Data to process |
::::

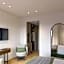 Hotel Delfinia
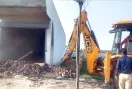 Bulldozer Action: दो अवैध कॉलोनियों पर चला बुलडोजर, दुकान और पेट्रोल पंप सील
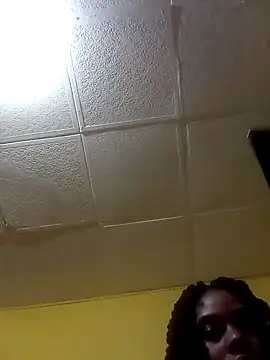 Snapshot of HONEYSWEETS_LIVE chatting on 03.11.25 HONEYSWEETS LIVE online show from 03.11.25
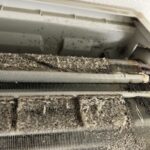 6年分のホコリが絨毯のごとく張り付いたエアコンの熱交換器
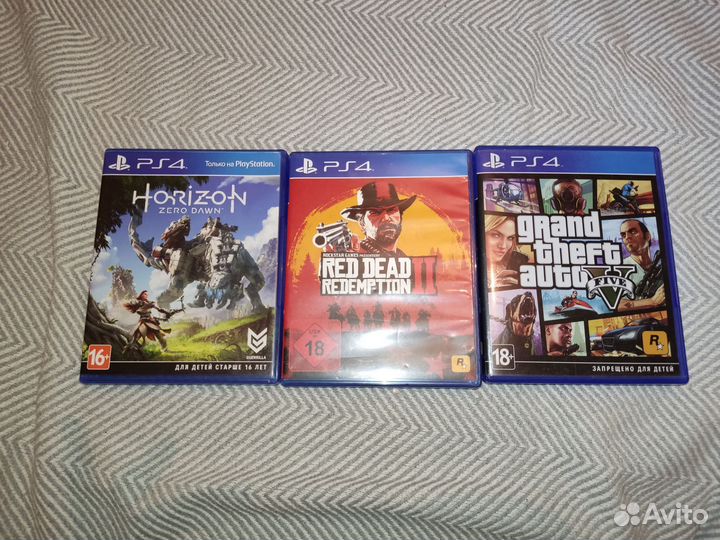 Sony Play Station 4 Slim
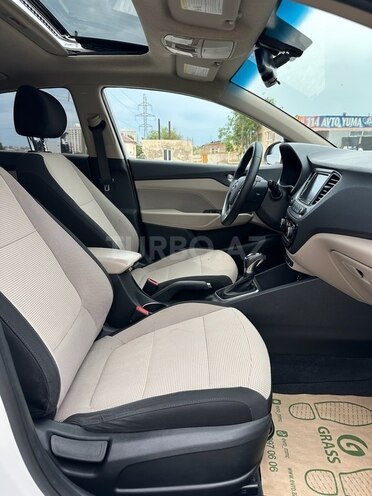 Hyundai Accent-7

::::

Return the lines above unchanged, with no pictures in your answer.

 Hotel Delfinia
 Bulldozer Action: दो अवैध कॉलोनियों पर चला बुलडोजर, दुकान और पेट्रोल पंप सील
 Snapshot of HONEYSWEETS_LIVE chatting on 03.11.25 HONEYSWEETS LIVE online show from 03.11.25
 6年分のホコリが絨毯のごとく張り付いたエアコンの熱交換器
 Sony Play Station 4 Slim
 Hyundai Accent-7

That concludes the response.